[Opening Study material section]
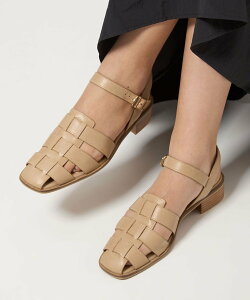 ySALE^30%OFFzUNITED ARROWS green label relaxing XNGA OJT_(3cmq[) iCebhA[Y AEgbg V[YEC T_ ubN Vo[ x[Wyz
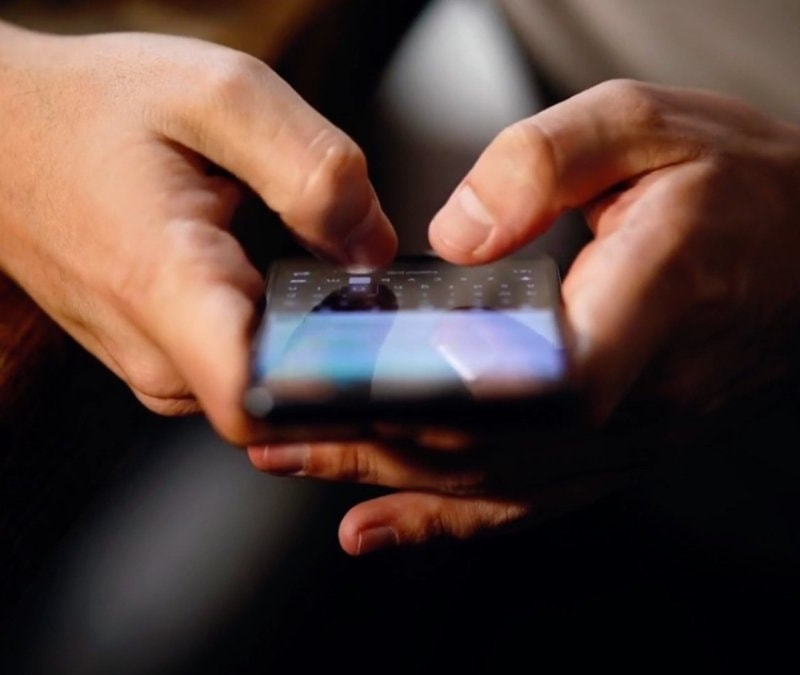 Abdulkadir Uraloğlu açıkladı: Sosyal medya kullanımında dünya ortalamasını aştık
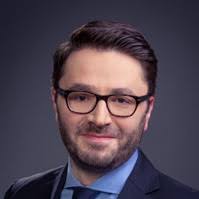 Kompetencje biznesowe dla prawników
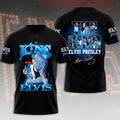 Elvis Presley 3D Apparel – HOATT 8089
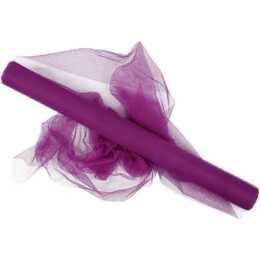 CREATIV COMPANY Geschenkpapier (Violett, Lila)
[Closing Study material section]
[Opening Study material section]
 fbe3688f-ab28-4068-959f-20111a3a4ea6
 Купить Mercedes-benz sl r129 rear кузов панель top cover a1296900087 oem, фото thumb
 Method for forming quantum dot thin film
[Closing Study material section]
» **Required action**:
Put the records between the lines holding "ySALE^30%OFFzUNITED ARROWS green" and "CREATIV COMPANY Geschenkpapier", inclusive, into a numbered list, skipping blank lines and leaving out the pictures.

» **Solution**:
1.  ySALE^30%OFFzUNITED ARROWS green label relaxing XNGA OJT_(3cmq[) iCebhA[Y AEgbg V[YEC T_ ubN Vo[ x[Wyz
2.  Abdulkadir Uraloğlu açıkladı: Sosyal medya kullanımında dünya ortalamasını aştık
3.  Kompetencje biznesowe dla prawników
4.  Elvis Presley 3D Apparel – HOATT 8089
5.  CREATIV COMPANY Geschenkpapier (Violett, Lila)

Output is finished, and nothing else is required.